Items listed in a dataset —

☆ ☆ ☆ ☆ ☆ ☆ ☆

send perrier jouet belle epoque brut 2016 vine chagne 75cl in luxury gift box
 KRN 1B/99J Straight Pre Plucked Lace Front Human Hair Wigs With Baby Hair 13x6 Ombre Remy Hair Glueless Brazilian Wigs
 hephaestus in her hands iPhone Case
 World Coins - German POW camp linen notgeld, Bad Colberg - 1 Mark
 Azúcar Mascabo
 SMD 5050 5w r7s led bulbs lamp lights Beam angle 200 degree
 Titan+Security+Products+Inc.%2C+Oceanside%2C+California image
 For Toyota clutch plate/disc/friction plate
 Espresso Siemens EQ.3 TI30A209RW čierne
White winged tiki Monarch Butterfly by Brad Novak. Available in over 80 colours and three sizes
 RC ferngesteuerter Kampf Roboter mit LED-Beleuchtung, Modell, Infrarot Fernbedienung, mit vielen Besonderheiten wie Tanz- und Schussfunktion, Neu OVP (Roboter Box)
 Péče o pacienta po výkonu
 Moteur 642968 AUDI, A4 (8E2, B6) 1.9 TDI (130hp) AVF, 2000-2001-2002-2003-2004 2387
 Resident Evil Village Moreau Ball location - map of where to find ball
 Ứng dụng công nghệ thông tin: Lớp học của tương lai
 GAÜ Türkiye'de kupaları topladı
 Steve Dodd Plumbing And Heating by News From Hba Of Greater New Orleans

☆ ☆ ☆ ☆ ☆ ☆ ☆

What the exercise asks — Retype only this range exactly: the first line of the data through the line where "Azúcar Mascabo" appears.

Solution —
send perrier jouet belle epoque brut 2016 vine chagne 75cl in luxury gift box
 KRN 1B/99J Straight Pre Plucked Lace Front Human Hair Wigs With Baby Hair 13x6 Ombre Remy Hair Glueless Brazilian Wigs
 hephaestus in her hands iPhone Case
 World Coins - German POW camp linen notgeld, Bad Colberg - 1 Mark
 Azúcar Mascabo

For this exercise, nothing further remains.